Activities handle another aspect, which is information continuity. Olsen and Borit (2013) stressed the need for systematic recordings and record-keeping to ensure effective traceability. Accordingly, collecting activities are arranged to ensure this functionality. In manufacturing, products result from several conversions. Hence, our system tries to identify entities and operations involved in these transformations. Consequently, the capturing activity seeks to collect all traceable information at various stages. This activity could be directly combined with the acquiring activity, particularly in the case of production monitoring. This combination is useful during processing operations, which need permanent control (i.e., food and pharmaceutical production). The recording activity allows users to store traceability data. In addition, it enables the linkage between all traceability data coming from different actors. The stamping activity grants actor permission and means to assign for each piece of data time and location, which adds meaningful information to deal with systematic data storing and retrieving.

This article tries to represent product information and its surroundings in the same context-modeling. Several publications proposed to model traceability data using ontology (Salampasis et al. 2012; Pizzuti et al. 2014). Also, some ontologies represent surroundings in many contexts; IoT (Wang et al. 2017b); sensors and actuators (Janowicz et al. 2018); and industry 4.0 (Giustozzi et al. 2018). Instead of being separately expressed, the suggested model seeks to link both parts. This association could yield a valuable traceability model. It attempts to represent and bring together information about an object and its surroundings.

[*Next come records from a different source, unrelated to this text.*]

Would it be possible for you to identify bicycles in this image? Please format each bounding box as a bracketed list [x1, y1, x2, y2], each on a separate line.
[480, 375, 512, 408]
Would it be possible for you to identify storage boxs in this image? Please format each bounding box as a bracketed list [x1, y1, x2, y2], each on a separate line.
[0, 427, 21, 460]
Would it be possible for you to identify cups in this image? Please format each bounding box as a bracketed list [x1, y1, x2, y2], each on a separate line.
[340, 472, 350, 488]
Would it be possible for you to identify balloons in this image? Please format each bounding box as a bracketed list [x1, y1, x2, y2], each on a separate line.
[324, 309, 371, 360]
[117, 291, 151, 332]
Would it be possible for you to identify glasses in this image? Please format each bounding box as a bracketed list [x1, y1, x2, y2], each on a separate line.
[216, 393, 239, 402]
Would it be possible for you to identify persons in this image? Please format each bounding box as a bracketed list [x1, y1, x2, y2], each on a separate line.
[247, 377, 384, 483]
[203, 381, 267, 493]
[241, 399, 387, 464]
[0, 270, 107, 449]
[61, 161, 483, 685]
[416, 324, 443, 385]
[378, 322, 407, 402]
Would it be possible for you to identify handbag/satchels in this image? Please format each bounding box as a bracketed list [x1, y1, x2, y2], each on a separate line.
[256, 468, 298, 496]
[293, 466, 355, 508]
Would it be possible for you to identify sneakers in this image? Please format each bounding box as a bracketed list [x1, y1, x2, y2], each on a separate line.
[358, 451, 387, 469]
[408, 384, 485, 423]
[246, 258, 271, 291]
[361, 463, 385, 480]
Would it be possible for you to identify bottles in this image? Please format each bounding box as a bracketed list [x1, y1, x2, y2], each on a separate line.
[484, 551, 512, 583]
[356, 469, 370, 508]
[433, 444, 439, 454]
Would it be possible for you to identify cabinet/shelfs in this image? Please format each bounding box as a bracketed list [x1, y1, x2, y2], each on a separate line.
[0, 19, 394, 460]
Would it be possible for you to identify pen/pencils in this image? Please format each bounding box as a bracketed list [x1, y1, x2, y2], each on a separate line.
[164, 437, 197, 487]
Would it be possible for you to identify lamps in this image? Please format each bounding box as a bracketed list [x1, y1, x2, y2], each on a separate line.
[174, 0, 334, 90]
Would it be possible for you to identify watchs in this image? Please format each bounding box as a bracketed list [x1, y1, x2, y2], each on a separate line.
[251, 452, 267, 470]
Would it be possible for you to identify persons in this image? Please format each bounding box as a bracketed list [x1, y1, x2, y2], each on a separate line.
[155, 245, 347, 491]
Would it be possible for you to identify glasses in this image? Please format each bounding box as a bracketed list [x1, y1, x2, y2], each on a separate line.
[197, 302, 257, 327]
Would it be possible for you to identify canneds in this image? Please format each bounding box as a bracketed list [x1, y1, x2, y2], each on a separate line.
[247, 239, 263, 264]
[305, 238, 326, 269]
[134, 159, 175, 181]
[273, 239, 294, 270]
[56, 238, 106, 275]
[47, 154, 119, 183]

This association ensures interoperability and data integration. Thus, it offers the most traceable information without pretending to establish an exhaustive list of all possible data. In addition, the suggested work attempts to be independent regarding identification, localization, and recording means. The identification mechanism depends on the type (e.g., RFID and bar code) and structure (e.g., numeric, alphanumeric, and GS1 number). Localization technology could be indoor, outdoor, or GPS transponders. The recording of properties and transformations could be manual or computerized.

The suggested model does not pretend to give a new traceability definition or replace the existing ones. It should be improved and enriched in collaboration with supply chain experts. This paper seeks to put under the spotlight other traceability aspects, but it is not the only possible representation in industry 4.0. It could be an opportunity to explore traceability deeply, especially within industry 4.0. Although the proposal could be useful for some cases, it should learn lessons from existing models. In this context, Olsen and Borit (2018) provided a structure for describing a traceability system in which the authors emphasized the need for three system components.

The noticed results would be a powerful asset to the suggested model enhancing. These enhancements should take into consideration other aspects. For example, how can one construct, send, and receive traceability messages.

7 Conclusions

In this paper, a traceability model for industry 4.0 has been proposed. In such a context, traceability systems should participate in the decision-making process. Therefore, the suggested model involves a description of intelligent traceability. Moreover, this design aims to represent the object and its surroundings in the same context-modeling instead of being separately represented. This association provides more interoperability and yields a valuable traceability model. Also, this paper has developed an application prototype for traceability purposes. This platform uses semantic technologies and cloud computing techniques. It also aims to ease reasoning on traceability data. This application provides users with a common knowledge base to access and represent traceable information. According to a simulated scenario, users can share and query remotely this knowledge base.